Ask any teacher, and they’ll say they went into the profession because they wanted a personal connection with students. For IUP student teacher Miranda Uhrig, the day Pennsylvania closed schools because of the coronavirus pandemic was the moment
she realized her passion for that student connection would have to take a back seat.
Early Childhood and Special Education
Mount Airy, Maryland
“I want to build a positive relationship and interaction with my students,” Miranda said. “For some children, it’s the best part of their day to be in school with their teachers and friends. It’s the best part of my day, too, seeing their faces and calling
on them to answer questions. Not having that during my student teaching experience has been really hard.”
Moving back home and finding herself doing assignments in her childhood bedroom was the perfect backdrop to connect with students in her first-grade class. The experience has strengthened Miranda’s desire to work with the K-2 age group.
Not all of Miranda’s experience in first grade has been online. She spent the first seven weeks of the spring semester as a learning support student teacher at Indiana Area School District’s middle school. The day she was supposed to begin her second seven weeks in Jason Stubbe’s first grade classroom was the Monday public schools across the state were closed to adhere to the new social distancing guidelines.
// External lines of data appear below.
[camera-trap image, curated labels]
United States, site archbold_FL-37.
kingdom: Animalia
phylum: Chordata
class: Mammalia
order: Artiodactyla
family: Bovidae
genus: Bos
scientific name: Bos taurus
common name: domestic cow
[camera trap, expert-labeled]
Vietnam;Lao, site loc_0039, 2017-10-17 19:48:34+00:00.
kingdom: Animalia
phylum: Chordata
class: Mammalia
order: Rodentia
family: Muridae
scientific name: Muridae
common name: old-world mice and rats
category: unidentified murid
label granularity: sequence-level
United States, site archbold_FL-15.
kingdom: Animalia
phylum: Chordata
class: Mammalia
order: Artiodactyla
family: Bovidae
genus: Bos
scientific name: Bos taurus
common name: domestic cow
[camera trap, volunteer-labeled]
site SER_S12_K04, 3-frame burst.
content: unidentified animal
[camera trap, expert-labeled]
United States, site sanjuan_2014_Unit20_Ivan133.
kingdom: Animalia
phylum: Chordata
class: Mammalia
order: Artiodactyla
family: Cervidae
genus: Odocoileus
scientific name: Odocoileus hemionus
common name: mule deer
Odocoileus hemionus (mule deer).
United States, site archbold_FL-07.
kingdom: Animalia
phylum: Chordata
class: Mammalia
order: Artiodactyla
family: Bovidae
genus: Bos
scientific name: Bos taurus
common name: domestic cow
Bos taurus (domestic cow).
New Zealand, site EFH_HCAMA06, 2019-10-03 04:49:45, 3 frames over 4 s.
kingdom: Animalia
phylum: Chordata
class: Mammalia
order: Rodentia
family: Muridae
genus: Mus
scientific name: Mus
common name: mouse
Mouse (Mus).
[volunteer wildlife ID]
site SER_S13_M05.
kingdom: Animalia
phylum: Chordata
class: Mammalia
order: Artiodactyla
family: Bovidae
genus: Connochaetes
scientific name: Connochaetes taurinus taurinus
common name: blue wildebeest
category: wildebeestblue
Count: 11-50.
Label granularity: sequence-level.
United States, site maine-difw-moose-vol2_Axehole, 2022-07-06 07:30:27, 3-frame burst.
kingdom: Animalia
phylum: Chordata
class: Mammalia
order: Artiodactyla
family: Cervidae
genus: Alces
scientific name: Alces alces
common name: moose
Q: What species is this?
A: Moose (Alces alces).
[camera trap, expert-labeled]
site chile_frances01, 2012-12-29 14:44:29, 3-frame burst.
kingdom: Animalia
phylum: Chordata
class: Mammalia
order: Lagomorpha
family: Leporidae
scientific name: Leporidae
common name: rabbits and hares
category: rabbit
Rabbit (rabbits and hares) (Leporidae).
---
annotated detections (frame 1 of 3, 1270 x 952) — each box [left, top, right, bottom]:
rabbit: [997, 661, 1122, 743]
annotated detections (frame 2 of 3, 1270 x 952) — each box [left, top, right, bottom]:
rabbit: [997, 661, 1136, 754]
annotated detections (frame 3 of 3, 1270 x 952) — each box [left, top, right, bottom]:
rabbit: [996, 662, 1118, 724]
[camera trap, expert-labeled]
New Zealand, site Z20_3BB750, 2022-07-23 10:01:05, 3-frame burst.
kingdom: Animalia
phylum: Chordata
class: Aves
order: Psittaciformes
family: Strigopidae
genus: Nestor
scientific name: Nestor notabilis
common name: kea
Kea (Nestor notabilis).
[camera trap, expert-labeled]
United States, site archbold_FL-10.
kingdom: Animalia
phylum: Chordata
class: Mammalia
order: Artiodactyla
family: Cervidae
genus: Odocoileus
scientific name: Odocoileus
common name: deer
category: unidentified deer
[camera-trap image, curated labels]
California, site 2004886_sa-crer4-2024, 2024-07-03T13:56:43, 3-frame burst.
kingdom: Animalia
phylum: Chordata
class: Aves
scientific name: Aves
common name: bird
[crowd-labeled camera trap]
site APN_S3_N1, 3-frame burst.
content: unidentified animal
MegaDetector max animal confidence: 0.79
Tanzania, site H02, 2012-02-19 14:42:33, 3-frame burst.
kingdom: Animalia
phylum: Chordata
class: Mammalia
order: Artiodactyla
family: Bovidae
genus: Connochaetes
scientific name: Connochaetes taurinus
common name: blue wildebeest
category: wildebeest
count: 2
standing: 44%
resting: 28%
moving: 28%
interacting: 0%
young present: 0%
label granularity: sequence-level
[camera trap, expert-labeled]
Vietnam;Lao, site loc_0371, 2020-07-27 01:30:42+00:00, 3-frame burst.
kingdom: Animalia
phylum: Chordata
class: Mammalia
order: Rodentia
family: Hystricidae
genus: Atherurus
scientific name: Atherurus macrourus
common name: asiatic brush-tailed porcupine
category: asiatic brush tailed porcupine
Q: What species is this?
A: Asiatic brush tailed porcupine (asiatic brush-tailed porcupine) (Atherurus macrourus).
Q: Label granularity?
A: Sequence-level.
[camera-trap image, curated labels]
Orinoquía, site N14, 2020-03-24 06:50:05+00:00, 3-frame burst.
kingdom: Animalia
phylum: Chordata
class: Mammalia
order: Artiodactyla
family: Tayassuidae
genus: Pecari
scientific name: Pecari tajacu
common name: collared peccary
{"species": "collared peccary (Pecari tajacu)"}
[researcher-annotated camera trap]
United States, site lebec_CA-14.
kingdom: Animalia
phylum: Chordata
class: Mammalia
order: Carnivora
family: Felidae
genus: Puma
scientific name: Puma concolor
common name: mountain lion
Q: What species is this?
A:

“Miranda’s been amazing,” Stubbe said. “This has been a unique learning experience for all of us. Instead of focusing on what wasn’t happening in the classroom, I brought her in to as many discussions and planning sessions as possible. She joins me daily for our read-aloud and reads to the students each Wednesday. I’ve started small group sessions on Google Meets and she’s joining those, too.”
Miranda doesn’t classify herself as someone who was a technology guru before the quarantine, but she has embraced the online atmosphere, and when she gets her first job, she’ll change what her first meet-the-teacher letter looks like.
“Since Mr. Stubbe’s students had never met me, I wanted to do something fun for them,” she said. “I decided to make a video to introduce myself. The upside is I’ve learned all this new technology. I would have never thought to do that. Now I’m pretty sure I’m going to do the same thing every year.”
The video took her two days to record, edit, place the text, and add some special effects. This was another avenue to reach students and a unique experience to share when she’s done with school and looking for a job as a teacher. However, first, she is
returning to IUP in the fall as a graduate assistant in the literacy master’s program.